Sik schreibt in seiner 1965 erschienenen Broschüre „Die tschechoslowakische Wirtschaft auf neuen Wegen“: „Das Planziel ist nicht erreicht, wenn man Drehbänke übergewichtig herausbringt oder wenn man jene Erzeugnisse in das' Produktionsprogramm aufnimmt, bei denen man ohne neue Fabrikseinrichtung am raschesten die Planziffer erfüllt, ob nun ein Bedarf nach diesen Waren vorhanden ist oder nicht. So stauten sich die Lager in den Verkaufsläden, während dringliche Waren fehlten; die Fabriksausstättung blieb veraltet und die Produktivität gering.“

Der Verbraucher hat die Wahl

Um diese Fehlentwicklung zu bereinigen, ist man in diesem Jahr in der Sowjetunion, in der Tschechoslowakei und in Ungarn dazu übergegangen, die Produktion nach den Bestellungen der Verbraucherfirmen und der Verkaufsläden auszurichten. Zur Verbesserung der Qualität und zur Senkung der Kosten läßt man den Verbrauchern die Wahl, bei einer beliebigen Erzeugerfirma zu bestellen. Gegebenenfalls bringt man auch ausländische Waren als Konkurrenz auf den Markt. Da sich die Entlohnung der Arbeiter in jedem Betrieb nach dem erzielten Verkaufserlös richtet, haben die Belegschaften ein starkes Interesse an der richtigen Marktorientierung des Produktionsprogramms. Die bisherige Totalplanung von den Zentralstellen aus wird auf die Festlegung der globalen Zahlen beschränkt; die Einzelheiten aber sind dem Betrieb überlassen. Das neue Ziel ist, einen Verkaufserlös zu erzielen, der zumindest die Kosten deckt und überdies die Bildung einer Rücklage zur Modernisierung des Betriebs ermöglicht.

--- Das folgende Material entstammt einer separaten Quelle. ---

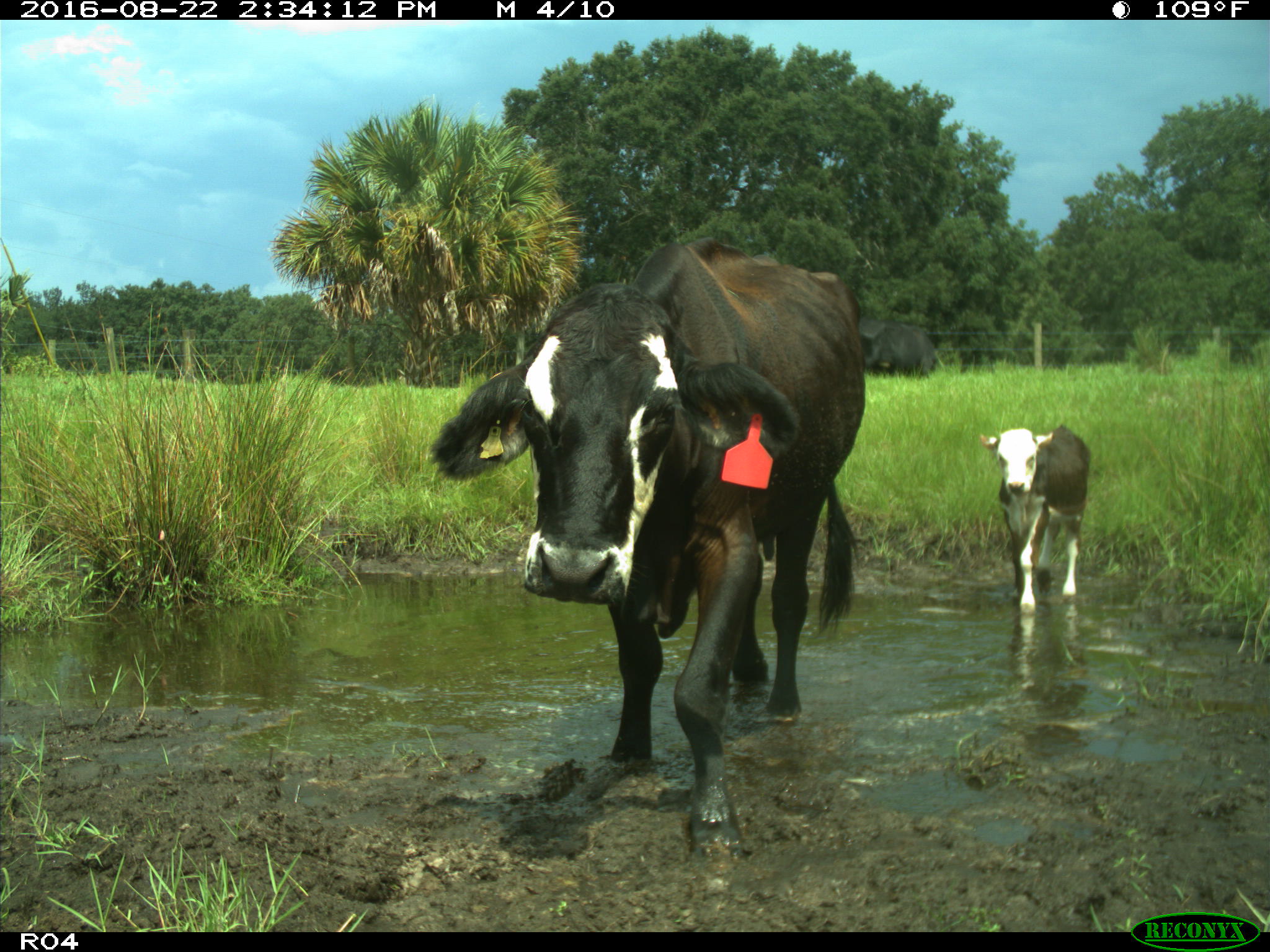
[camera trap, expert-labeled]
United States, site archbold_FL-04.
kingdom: Animalia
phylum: Chordata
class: Mammalia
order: Artiodactyla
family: Bovidae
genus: Bos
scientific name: Bos taurus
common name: domestic cow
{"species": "Bos taurus (domestic cow)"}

Die Reformen ziehen zwangsläufig eine Korrektur der Preise auf Basis der echten Produktionskosten nach sich. Vorläufig ist an die Freigabe der Preise weniger dringlicher Güter gedacht; für andere Waren wird ein Preisband (Von-bis-Preise) eingeführt. Lediglich die dringlichsten Bedarfsgüter bleiben preisgebunden. Im weiteren Verlauf wird diese Reform auch zu echten Wechselkursen der Ostwährungen führen und damit eine Liberalisierung des Außenhandels und einen multilateralen Zahlungsverkehr ermöglichen.

Das vordringlichste Problem der Umstellung ist die Heranbildung initiativer und anpassungsfähiger Führungskräfte für die Leitung der Betriebe. An der Uberwindung des eingesessenen Bürokratismus haben aber auch die Belegschaften ein Interesse, da ihre Lohnprämien vom Verkaufserfolg abhängen. Nach den jüngsten Berichten aus der Sowjetunion und der Tschechoslowakei dürfte es allerdings einige Jahre dauern, bis sich diese Reformen eingespielt haben.

„Anleihe an den Kapitalismus“

Die westlichen Nationalökonomen beurteilen die Umstellungen in der Planung der kommunistischen Länder sehr verschieden. Soweit die Nationalökonomen des Westens den Ideen der Marktwirtschaft verbunden sind, sehen sie in der Reform eine „Anleihe an den Kapitalismus“, die anderen, die selbst „Programmierer“ sind, deuten sie als einen interessanten Versuch, die optimale Produktionsstruktur rechnerisch zu ermitteln. Die Sympathie dieser Gruppe ist um so größer, als man auch im Osten zur Aufstellung mathematischer Modelle für die Rahmenplanung überzugehen beginnt.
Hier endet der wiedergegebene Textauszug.